Para dicha empresa tomaría como principal referente el Génesis, cuyos hilos dorados hilvanan -en ocasiones literalmente- los 10.565 versos de principio a fin. A la riqueza teológica y simbólica de la Biblia añadiría el tinte clásico de la literatura grecorromana y el delirio de la mitología. Venganzas, asambleas divinas, formación de ejércitos, batallas épicas, epítetos y energía sangrienta, traiciones, tragedias, viajes por tierras desconocidas, visiones, oráculos. Sin dejar de la lado otras tradiciones literarias como la de sus precedentes ingleses e italianos. Y, por su puesto, sin olvidar su bis tratadista y su afán histórico, agregando el picante de la crítica política: desde la guerra civil inglesa (1642-1641), hasta la restauración de 1660.
Vendidos los mil quinientos ejemplares de la primera edición de 1667, habría que esperar a 1674, muerto ya el poeta, para ver una segunda. Mientras tanto, en 1671 se edita El paraíso recobrado, donde Jesús resiste la tentación que no pudo rechazar Eva. Milton no quería perder el tren al cielo, sin escalas.

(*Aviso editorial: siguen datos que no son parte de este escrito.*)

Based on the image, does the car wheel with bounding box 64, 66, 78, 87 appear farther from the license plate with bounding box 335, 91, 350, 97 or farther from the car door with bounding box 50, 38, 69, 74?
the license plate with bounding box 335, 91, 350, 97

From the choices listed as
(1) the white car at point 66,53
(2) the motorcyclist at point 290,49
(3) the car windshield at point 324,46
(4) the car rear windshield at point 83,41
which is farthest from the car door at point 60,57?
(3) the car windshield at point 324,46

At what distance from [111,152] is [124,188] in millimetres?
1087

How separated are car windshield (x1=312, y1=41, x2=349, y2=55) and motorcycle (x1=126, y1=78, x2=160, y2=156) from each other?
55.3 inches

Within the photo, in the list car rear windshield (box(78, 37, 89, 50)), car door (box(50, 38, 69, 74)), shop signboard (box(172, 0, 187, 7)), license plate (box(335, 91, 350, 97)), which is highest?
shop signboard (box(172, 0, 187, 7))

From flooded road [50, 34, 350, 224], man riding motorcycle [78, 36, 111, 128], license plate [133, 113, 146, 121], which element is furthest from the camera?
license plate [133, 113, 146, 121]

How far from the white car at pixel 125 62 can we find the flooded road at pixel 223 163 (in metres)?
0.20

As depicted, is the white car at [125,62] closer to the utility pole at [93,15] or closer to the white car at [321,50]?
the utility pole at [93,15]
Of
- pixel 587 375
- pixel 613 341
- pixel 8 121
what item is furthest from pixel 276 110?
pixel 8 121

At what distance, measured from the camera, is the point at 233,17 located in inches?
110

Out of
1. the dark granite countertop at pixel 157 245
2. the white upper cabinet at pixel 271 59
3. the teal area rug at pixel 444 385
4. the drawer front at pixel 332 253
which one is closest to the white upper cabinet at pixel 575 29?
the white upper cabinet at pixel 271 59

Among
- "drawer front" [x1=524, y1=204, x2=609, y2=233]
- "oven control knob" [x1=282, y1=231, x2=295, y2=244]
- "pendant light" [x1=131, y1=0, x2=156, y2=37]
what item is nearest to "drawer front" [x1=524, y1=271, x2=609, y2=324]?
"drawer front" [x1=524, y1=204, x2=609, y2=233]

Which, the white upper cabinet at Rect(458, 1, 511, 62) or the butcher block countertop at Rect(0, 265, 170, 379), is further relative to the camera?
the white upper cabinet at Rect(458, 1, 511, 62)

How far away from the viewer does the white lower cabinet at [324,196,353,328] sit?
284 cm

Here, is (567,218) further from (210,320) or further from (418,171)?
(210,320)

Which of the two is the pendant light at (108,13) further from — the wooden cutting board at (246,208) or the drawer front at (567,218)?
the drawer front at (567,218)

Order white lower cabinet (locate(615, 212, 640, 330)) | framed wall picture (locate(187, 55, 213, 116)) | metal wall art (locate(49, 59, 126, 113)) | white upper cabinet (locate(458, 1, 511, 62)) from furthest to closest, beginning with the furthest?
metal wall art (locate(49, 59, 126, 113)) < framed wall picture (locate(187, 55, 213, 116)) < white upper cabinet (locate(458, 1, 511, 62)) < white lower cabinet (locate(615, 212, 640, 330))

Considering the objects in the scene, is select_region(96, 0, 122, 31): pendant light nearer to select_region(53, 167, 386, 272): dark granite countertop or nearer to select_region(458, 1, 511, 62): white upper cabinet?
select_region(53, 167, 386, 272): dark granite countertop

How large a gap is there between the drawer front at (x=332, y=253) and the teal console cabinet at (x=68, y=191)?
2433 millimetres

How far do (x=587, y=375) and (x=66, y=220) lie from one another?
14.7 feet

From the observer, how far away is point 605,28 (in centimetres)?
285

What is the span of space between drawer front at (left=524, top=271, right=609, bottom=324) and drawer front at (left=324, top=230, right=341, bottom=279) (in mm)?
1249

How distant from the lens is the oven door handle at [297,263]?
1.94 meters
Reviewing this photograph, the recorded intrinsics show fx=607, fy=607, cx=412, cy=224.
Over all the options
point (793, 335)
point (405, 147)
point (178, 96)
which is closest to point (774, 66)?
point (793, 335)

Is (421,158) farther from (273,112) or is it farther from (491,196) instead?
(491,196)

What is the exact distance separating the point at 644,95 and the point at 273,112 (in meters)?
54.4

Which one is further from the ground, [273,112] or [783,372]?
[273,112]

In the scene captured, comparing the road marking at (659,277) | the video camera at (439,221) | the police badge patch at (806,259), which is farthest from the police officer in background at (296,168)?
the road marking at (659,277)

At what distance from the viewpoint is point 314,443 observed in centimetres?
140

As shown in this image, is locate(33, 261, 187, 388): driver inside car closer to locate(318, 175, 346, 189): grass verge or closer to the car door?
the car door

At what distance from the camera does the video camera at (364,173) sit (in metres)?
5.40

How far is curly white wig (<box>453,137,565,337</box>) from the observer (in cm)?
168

Tampoco quiso perderlo la editorial barcelonesa Montaner y Simon -la más destacada del ambiente editorial español de los siglos XIX y XX-, a cuya edición de 1873 acompañan, además de una extensa introducción sobre la vida y obra del autor, cincuenta grabados de Gustavo Doré a página completa. Ilustraciones del más famoso artista del libro del momento -y de la historia-, para una creación, a todas luces, divina. Siendo la luz, precisamente, la protagonista. Ya sea por su total presencia al representar la magnificencia del cielo ("Al compás de los himnos y hosannas que resonaban..."); por su ausencia en las atmósferas infernales ("Revolotea todo ello por los espacio infernales"), o por su contraste ("Por primera vez sintió Satán el dolor"). Luz que da vida a bestias y animales de carácter simbólico, a luchas intestinas llenas de dinamismo, personajes y escenas que anticipan la estética simbolista, que toman apariencia postimpresionista ("En las orillas de las aguas salen bandadas de avecillas"), e incluso matices de un surrealismo en ciernes. Rasgos que también se aprecian en sus ilustraciones para al Biblia y La divina comedia, que tanto en común tienen con la historia de Milton.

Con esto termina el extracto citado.